Within the PROMIS-29, correlations between anxiety and depression and between physical function and the ability to participate in social roles and activities were relatively high (r = 0.76, r = 0.75, respectively). This is not uncommon, and similar results were also found in other samples, such as people with burn injuries [20], the general population [40] and cancer patients [45]. Such strong correlations indicate overlap between dimensions and may suggest the existence of potential high-order factors. Therefore, future comprehensive validation of the PROMIS-29 is clearly warranted, and cognitive interviews will be helpful.

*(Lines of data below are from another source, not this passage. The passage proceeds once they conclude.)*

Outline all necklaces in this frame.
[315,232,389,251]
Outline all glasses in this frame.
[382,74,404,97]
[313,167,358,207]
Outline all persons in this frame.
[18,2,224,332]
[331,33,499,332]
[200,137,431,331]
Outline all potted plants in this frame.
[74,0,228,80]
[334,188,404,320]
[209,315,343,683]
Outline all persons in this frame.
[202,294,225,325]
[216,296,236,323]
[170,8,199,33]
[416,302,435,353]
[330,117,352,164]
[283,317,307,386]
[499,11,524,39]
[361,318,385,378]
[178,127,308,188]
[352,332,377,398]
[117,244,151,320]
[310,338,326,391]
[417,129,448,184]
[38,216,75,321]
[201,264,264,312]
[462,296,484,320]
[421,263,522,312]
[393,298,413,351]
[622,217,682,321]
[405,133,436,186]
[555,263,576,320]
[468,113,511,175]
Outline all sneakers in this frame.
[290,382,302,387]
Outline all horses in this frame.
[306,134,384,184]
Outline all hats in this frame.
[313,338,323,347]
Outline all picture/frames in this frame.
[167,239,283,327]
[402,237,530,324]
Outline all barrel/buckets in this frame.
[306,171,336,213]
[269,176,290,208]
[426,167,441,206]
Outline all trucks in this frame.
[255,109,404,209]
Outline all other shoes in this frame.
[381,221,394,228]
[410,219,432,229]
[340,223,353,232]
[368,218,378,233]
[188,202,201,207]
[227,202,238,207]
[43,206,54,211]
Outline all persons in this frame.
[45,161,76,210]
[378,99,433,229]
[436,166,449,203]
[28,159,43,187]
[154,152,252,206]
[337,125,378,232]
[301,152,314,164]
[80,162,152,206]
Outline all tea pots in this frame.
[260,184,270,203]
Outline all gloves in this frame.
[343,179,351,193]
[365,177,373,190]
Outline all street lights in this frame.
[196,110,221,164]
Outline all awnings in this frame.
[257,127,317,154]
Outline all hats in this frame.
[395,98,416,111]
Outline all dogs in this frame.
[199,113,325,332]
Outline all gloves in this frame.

The satisfactory discriminant validity of the PROMIS-29 was supported based on the results of known-group comparisons. An assumption between genders was that women may show worse physical function performance than men [50]. This was indeed confirmed. Then, it was hypothesized that females would have higher depression and anxiety scores according to previous literature. However, although a trend was seen in the expected direction, there was no statistical significance. These results were inconsistent with other observations [20, 21] and may partly be explained by the fairly low numbers of females included in the present study. In contrast to younger patients, older individuals presented lower physical function scores, as expected, which was concordant with the findings of other studies [20, 21, 51]. Finally, the anxiety, fatigue, physical function, and ability to participate in social roles and activities scores can distinguish between groups with known differences in the type of dissection and comorbidity burden measured by the CCI as initially assumed.

Limitation

There are several limitations in this study that should be noted. First, the data in this study were obtained from a single center in central China, and the findings should be generalized with caution to other settings and populations. Additionally, the number of female participants was too small, which may have led to some bias. A possible explanation for these sample characteristics is that women have a lower incidence and a higher mortality of this aortic disease than men [52].

Second, test–retest analysis was not conducted in the present study as a result of time limits and limited resources. Additional research that included assessment about test–retest reliability would further support the temporal stability of this instrument.

Third, due to the cross-sectional design, the responsiveness and interpretability to change in different clinical statuses were not evaluated in this study. Future longitudinal investigation will be required to help determine the ability of the PROMIS-29 to detect changes in QOL and establish minimal important differences.

Conclusions

This study found evidence for acceptable structural validity, construct validity and internal consistency of the PROMIS-29 profile in a sample of AD patients. It has been established that these short scales can be applied to AD survivors by researchers or clinicians, measuring outcomes after surgery and identifying those with worse health status. However, the sensitivity to change of the PROMIS-29 remains unclear for this specific population and needs to be established before its use in longitudinal studies. At the same time, further qualitative research is recommended to determine supplementation of AD-relevant items that may not be contained within PROMIS domains. Using generic combined with disease-specific measures may be beneficial to obtain a more comprehensive picture of patient-reported health outcomes.